===== Dataset content =====

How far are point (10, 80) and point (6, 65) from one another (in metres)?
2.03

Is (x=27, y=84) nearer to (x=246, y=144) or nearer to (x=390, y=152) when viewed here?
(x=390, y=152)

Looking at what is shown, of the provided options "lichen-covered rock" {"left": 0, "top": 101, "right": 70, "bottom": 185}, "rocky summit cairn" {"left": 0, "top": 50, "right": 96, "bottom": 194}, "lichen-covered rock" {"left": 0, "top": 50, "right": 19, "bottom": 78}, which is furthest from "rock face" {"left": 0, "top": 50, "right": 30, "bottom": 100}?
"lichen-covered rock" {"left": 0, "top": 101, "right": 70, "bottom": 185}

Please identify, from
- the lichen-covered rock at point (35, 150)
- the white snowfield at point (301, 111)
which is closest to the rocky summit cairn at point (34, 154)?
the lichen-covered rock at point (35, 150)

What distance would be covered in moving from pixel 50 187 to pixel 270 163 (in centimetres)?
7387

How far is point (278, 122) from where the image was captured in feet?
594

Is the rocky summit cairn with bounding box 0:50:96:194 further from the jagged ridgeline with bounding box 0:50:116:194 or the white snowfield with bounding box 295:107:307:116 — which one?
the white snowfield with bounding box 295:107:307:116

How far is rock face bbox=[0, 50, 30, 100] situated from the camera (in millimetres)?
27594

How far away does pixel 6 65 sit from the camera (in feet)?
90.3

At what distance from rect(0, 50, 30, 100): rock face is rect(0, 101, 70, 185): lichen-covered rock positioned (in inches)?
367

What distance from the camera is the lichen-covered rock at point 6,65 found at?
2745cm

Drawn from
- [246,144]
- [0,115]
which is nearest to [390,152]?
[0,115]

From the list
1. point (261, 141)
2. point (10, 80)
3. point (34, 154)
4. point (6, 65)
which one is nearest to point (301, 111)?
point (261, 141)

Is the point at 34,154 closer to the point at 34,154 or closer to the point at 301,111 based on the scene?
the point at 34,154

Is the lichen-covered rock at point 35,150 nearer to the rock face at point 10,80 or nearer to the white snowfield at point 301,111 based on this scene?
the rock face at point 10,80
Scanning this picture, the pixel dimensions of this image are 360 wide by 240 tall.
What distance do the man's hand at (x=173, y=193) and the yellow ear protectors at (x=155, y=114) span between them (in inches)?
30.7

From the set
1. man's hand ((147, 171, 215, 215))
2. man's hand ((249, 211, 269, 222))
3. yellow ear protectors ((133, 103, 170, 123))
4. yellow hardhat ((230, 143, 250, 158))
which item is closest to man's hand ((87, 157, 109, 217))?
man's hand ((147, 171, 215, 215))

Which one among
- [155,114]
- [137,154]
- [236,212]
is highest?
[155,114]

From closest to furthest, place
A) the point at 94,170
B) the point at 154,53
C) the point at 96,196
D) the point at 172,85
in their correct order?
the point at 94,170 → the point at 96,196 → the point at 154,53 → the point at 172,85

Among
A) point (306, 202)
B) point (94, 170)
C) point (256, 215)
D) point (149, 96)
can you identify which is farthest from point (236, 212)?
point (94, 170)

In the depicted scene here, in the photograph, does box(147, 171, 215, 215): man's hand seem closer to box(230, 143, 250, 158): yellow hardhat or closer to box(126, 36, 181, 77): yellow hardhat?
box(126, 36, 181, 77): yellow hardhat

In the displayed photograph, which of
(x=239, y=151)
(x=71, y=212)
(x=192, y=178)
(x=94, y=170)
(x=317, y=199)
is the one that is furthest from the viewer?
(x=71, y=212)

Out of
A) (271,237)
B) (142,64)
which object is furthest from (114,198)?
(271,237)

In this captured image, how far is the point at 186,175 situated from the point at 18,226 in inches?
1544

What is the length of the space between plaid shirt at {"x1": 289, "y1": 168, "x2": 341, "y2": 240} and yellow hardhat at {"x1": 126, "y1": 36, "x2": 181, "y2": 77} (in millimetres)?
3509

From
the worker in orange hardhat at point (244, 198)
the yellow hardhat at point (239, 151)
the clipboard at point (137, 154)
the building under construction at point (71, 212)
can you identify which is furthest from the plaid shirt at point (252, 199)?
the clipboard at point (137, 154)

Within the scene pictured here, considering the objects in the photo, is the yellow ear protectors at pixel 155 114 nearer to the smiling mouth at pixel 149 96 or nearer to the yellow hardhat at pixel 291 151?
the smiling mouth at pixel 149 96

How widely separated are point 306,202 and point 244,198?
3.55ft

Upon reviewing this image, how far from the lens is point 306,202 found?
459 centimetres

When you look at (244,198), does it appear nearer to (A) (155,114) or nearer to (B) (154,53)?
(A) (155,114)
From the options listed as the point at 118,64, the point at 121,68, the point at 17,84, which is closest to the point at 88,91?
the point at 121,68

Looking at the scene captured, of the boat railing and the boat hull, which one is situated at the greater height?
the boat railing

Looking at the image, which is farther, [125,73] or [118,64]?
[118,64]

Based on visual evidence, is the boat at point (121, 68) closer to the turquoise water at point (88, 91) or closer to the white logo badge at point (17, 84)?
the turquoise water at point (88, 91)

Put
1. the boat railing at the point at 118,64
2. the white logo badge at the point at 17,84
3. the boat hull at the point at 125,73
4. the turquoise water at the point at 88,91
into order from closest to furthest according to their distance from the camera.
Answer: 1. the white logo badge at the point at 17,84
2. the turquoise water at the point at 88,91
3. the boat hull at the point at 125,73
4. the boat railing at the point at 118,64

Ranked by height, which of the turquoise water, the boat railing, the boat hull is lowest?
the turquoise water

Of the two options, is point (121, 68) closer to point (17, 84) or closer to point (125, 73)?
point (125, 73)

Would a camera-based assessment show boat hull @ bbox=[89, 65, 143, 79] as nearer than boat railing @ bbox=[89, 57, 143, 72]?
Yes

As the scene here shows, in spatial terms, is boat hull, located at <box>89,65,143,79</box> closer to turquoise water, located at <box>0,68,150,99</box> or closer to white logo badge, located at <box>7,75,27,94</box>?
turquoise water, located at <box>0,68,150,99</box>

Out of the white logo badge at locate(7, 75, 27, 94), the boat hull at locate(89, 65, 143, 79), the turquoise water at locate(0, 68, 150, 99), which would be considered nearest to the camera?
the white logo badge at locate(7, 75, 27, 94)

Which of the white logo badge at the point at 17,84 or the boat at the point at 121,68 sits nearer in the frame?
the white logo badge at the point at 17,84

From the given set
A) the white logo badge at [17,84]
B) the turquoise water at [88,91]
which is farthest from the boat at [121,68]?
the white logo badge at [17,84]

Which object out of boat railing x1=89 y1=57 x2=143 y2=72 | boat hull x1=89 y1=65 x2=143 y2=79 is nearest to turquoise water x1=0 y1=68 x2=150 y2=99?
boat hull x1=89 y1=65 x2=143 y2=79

=====

### Goal of the exercise
Recast the part of the rows above that opens with the line containing "Within the scene" and closes with the line containing "4. the boat railing at the point at 118,64" as a Markdown table with the columns "No." and "Text", numbering each line and leaving out blank lines.

### Expected output
| No. | Text |
|---|---|
| 1 | Within the scene pictured here, considering the objects in the photo, is the yellow ear protectors at pixel 155 114 nearer to the smiling mouth at pixel 149 96 or nearer to the yellow hardhat at pixel 291 151? |
| 2 | the smiling mouth at pixel 149 96 |
| 3 | How widely separated are point 306,202 and point 244,198? |
| 4 | 3.55ft |
| 5 | Upon reviewing this image, how far from the lens is point 306,202 found? |
| 6 | 459 centimetres |
| 7 | When you look at (244,198), does it appear nearer to (A) (155,114) or nearer to (B) (154,53)? |
| 8 | (A) (155,114) |
| 9 | From the options listed as the point at 118,64, the point at 121,68, the point at 17,84, which is closest to the point at 88,91? |
| 10 | the point at 121,68 |
| 11 | Looking at the scene captured, of the boat railing and the boat hull, which one is situated at the greater height? |
| 12 | the boat railing |
| 13 | Looking at the image, which is farther, [125,73] or [118,64]? |
| 14 | [118,64] |
| 15 | Based on visual evidence, is the boat at point (121, 68) closer to the turquoise water at point (88, 91) or closer to the white logo badge at point (17, 84)? |
| 16 | the turquoise water at point (88, 91) |
| 17 | Put |
| 18 | 1. the boat railing at the point at 118,64 |
| 19 | 2. the white logo badge at the point at 17,84 |
| 20 | 3. the boat hull at the point at 125,73 |
| 21 | 4. the turquoise water at the point at 88,91 |
| 22 | into order from closest to furthest according to their distance from the camera. |
| 23 | Answer: 1. the white logo badge at the point at 17,84 |
| 24 | 2. the turquoise water at the point at 88,91 |
| 25 | 3. the boat hull at the point at 125,73 |
| 26 | 4. the boat railing at the point at 118,64 |